I toyed with the idea of turning comments off for this entry because I'm sure at least one person has something to say against my thoughts, but I've left them on. If you feel so inclines as to defend these movies then go ahead. It'll be more entertaining than anything found in an Eli Roth film.

7 comments:

JA said...

Hi, Glenn! How ya doing? Good, good, glad to hear it. Yup, I'm doing fine. Tlak toi you later! Love!

Kamikaze Camel said...

I love you Ja. Please don't be angry at me.

*weeps*

JA said...

Oh I'm not angry. It's just movies! We can agree to disagree. ;-)

I'm actually completely exhausted by this arguing about so-called torture porn at this point; I've been making my case over at a post at Reel Fanatic in the comments, and I couldn't fall asleep last night, so reeling with these thoughts my brains were, so at this point I'm just ready to give up on the arguing in Hostel's favor. I don't have it in me anymore.

But lemme say that I finally watched Hostel again last night for the first time since the theater and I liked it more than I did the first time, which may have had something to do with not watching the film with an audience of jackasses whooping at the violence where I could see Roth's intentions even clearer (yes, he's got intentions, dammit!). So the same case as with Cabin Fever now, that I like his movies more with a second viewing. I still have problems with Hostel's ending, I don't think he earns that ending. But the violence seemed even less fetishistic this time, and I found the film even scarier. I mean, he shows a lot less than I remembered, and a lot more thatn I thought is implied.

As for Roth making a straight-out critique of ther Iraq war, I think only in the broadest sense that's what Hostel's getting at - this sense of the demoralization/desensitation (is that a word?) of culture is what he's really getting at. I don't want him to make it explicitly political, then he'd just be preaching at us with nonsense like the Saw movies do - "we are all sinners!" bullshit. Roth gives us these main characters that are assholes seeking out their next fix, in which they debase women without thinking on the consequences. And then he confronts them with these funhouse mirror images of themselves 20 years later in which the "next fix" has been taken to its extreme and suddenly they're on the opposite side, being exploited.

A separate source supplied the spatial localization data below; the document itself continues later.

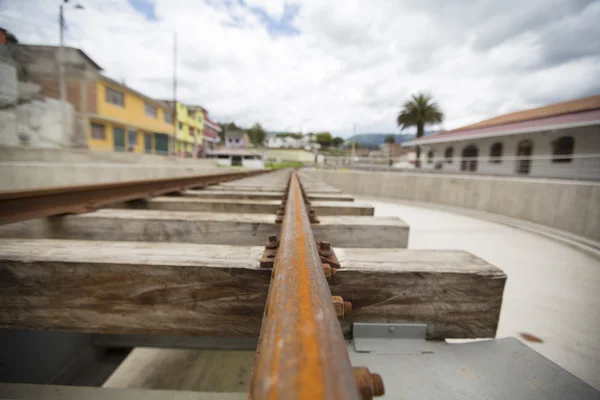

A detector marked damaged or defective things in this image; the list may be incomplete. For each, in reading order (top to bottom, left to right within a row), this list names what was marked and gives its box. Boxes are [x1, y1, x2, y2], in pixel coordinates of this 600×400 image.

rusty rail [0, 169, 264, 225]
rusty rail [250, 171, 358, 400]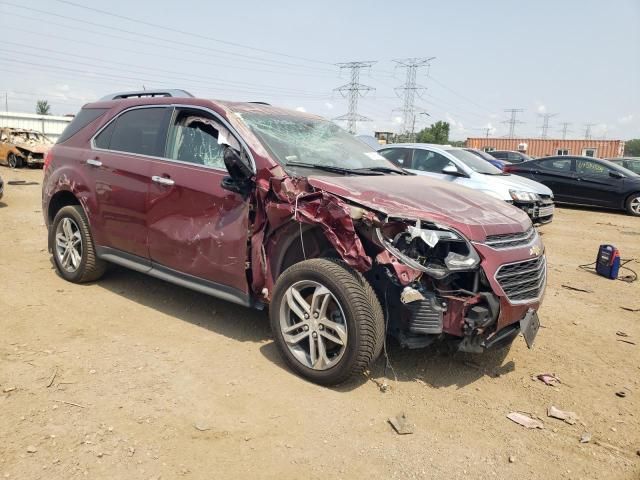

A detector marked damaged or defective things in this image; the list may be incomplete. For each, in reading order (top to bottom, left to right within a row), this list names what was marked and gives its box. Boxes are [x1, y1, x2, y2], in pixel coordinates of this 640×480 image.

shattered windshield [239, 112, 400, 172]
damaged chevrolet equinox [43, 90, 544, 386]
crushed hood [308, 174, 532, 240]
broken headlight [376, 219, 480, 280]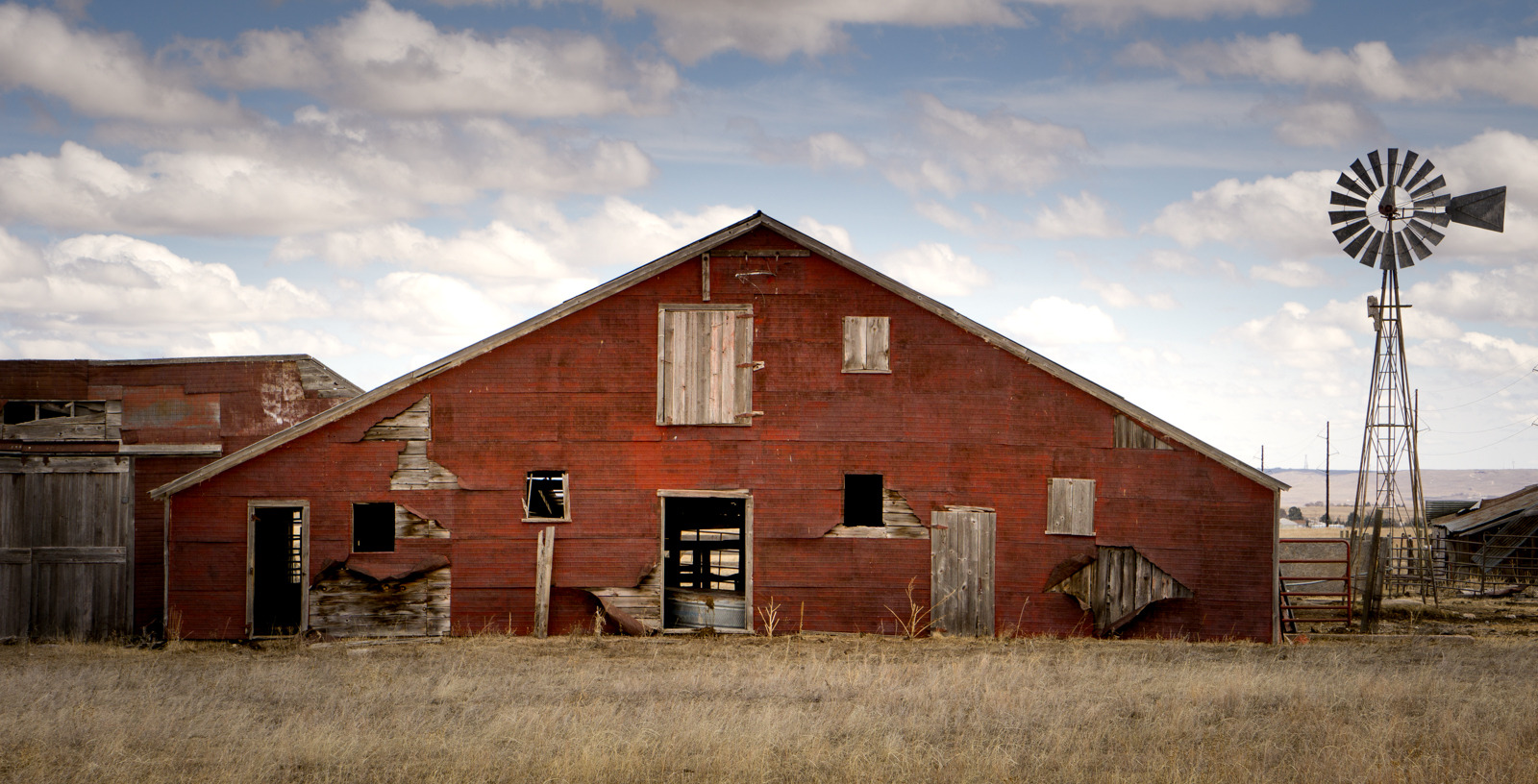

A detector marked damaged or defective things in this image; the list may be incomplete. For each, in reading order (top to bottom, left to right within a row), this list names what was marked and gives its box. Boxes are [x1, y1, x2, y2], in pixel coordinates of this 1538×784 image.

broken window frame [654, 304, 757, 427]
broken window frame [842, 315, 888, 373]
broken wooden siding [162, 224, 1277, 642]
broken window frame [350, 503, 396, 550]
broken window frame [523, 469, 569, 523]
broken window frame [842, 471, 888, 527]
broken window frame [1046, 478, 1092, 538]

Urgh, there I go again, rambling. I can't help myself. I need to be put down like a deranged animal, I think.

Paxton Hernandez said...

I'll second JA! It's just a movie! Geez, Poland is just angry with Roth because, well, they're both Jewish and Roth is the one with CASH $$$. Screw Poland. He can't stand a horror flick. He doesn't like them. Why should I trust him?

And just for the record, Raimi's Evil Dead was rated NC-17 for its extreme violence.

Best Regards, to all, = )

Barry said...

I can't wait for Hostel: Part II. I guess I'm in the minority of the people that actually liked the first Hostel.

Kamikaze Camel said...

Pax, if memory serves he was one of the bigger fans of, if you can believe it, the Texas Chainsaw Massacre remake. I really liked that one too, but critics were pretty much unanimously negative.

While I dislike Roth's Cabin Fever, I dislike it for completely different reasons than I dislike Hostel for. I thought it was too "spot the movie reference" for it's own good and every character was unlikable and there was that whole pancakes and kung-fu thing whatever that was.

As much as I didn't enjoy watching it, the razor sequence was very well done. Very ick-enducing, but as ick things go, it was very good.

Still... "PANCAKES!!!" huh?

BTW

Y'all should know by now that when I love something I love it with a feverish passion... and conversely, if I hate something I hate it with the burning fire of a thousand suns. I like getting riled up for good and bad things. It makes life interesting. Why be pleasantly nonchalant about everything?

Paxton Hernandez said...

Texas Chainsaw Massacre (2003) has been one of the worst horror remakes in history. There goes any credibility left for Mr. Poland.